The job hunting process can be long and stressful. You’ve crafted the perfect resume, sent out countless cover letters, and now you’ve finally heard back that you’ve got a phone interview. This should be a walk in the park, right? An obligatory step to confirm you’re a real human.
Until you find yourself on the phone with the interviewer and they’re not just chatting you up. They’re asking you real questions, some of them tough questions, and your throat is going dry and you’re talking a million miles a minute and then it’s all over and you’re wondering what just happened. Did you blow your chances at another interview?
The phone interview is easy to underestimate. It doesn’t seem as intimidating as meeting in person, but if you don’t nail the phone interview you definitely won’t be asked to come for an on-site.
To set you up for success, we’ve put together seven easy tips that will help you prepare for your phone interview and give you the best shot at advancing to the next round.
1 Do Your Homework
Learn everything you can about the company. Scour their website, social media, LinkedIn, and current news for info. You need to know the facts of who they are and what they’re doing, plus their mission and values. (Know your audience!)
Learn everything you can about the job. Review the job description with a fine-tooth comb and check for reviews on Glassdoor. By knowing the skills and qualities they want in a candidate, you’ll be able to craft answers for their interview questions that show you are exactly who they’re looking for.
2 Curate Your Success Stories
Now that you know what skills and qualities they’ll be asking about, start thinking through your work history and brainstorming which experiences will best illustrate what they want.
So when you’re asked, “Do you work well under pressure?” you won’t just say “yes”—you’ll also recount the story of your company’s product launch from hell and describe how you managed to stay calm, come up with a successful plan B for your team, and crank out quality copy at the last minute.
Outline each success story, then practice telling them to a friend (ideally in thirty seconds or less per story).
3 Prep Answers for These Common General Questions
Make sure each success story you provide not only answers the question, but demonstrates the skills and qualities the company is looking for.
“What is your biggest strength?”
“What is your greatest weakness?”
“How are you with time management?”
“Why are you leaving your current position?”
“Why do you want to join our company?”
“Why should we hire you?”
4 Prep Answers for These Common Behavioral Questions
“Tell me about a time you took initiative or stepped into a leadership role.”
“…a time you had to deal with conflict at work.”
“…a situation where you used problem solving.”
“…a time you collaborated on a team project.”
“…a time you went beyond your job description.”
“Tell me about your proudest professional accomplishment.”
5 Get In the Zone
- Avoid brain fog by getting a good night’s sleep.
- Ditch the jammies and dress in business casual (it’s all about mindset!).
- Call a friend so you can warm up your vocal chords and get in phone mode.
- Remove any distractions (TVs off, pets absent, kids occupied).
- Be ready five to ten minutes in advance so you won’t feel rushed.
- Have a glass of water handy.
- Have a copy of your resume.
- Have a cheat sheet of the qualities they’re looking for and your success stories.
- Have a pen and paper available to take notes.
- Remember to breathe, listen, and smile.
6 Ask Questions
At some point, the interviewer will ask if you have any questions.
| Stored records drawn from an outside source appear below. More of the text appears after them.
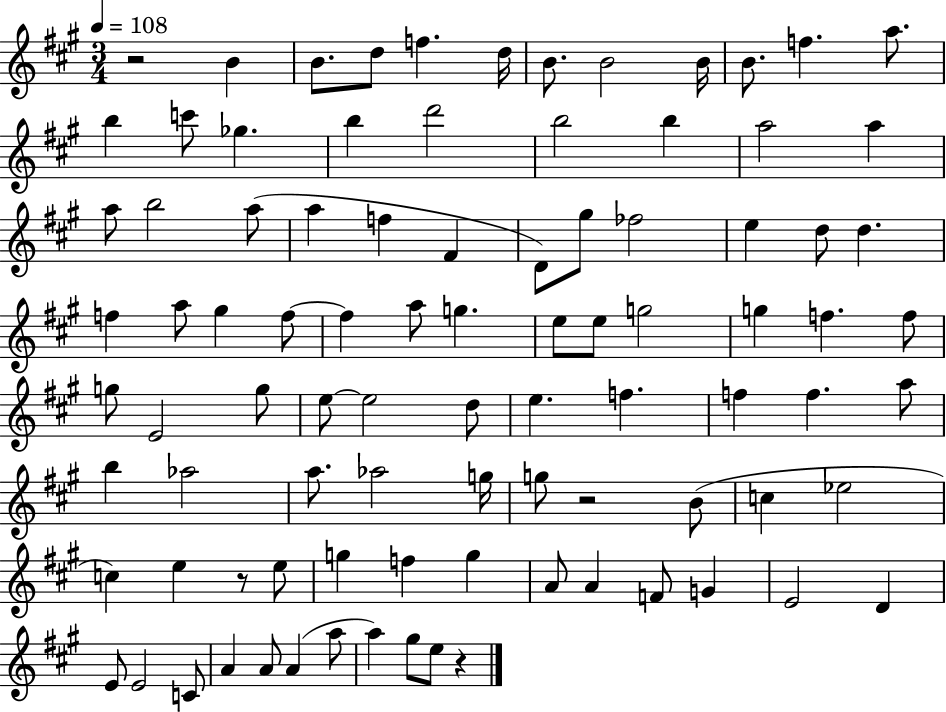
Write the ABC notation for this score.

X:1
T:Untitled
M:3/4
L:1/4
K:A
z2 B B/2 d/2 f d/4 B/2 B2 B/4 B/2 f a/2 b c'/2 _g b d'2 b2 b a2 a a/2 b2 a/2 a f ^F D/2 ^g/2 _f2 e d/2 d f a/2 ^g f/2 f a/2 g e/2 e/2 g2 g f f/2 g/2 E2 g/2 e/2 e2 d/2 e f f f a/2 b _a2 a/2 _a2 g/4 g/2 z2 B/2 c _e2 c e z/2 e/2 g f g A/2 A F/2 G E2 D E/2 E2 C/2 A A/2 A a/2 a ^g/2 e/2 z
Having zero could be taken as a red flag, so plan out four to five relevant questions, such as:
“What will be the training process for this position?”
“Can you tell me more about the team I would be working with?”
“What opportunities would I have for advancement within the company?”
“What are the next steps in the interview process?”
These questions communicate that you’re serious about the position and you want to confirm whether the company’s a good fit for you.
7 Send a Thank You Note
Practice courtesy and professionalism. Within twenty-four hours, follow up with the interviewer by sending a thank you note via email.
Thank them for the opportunity to interview, express your continued interest, and reiterate how you would be a great fit for the position.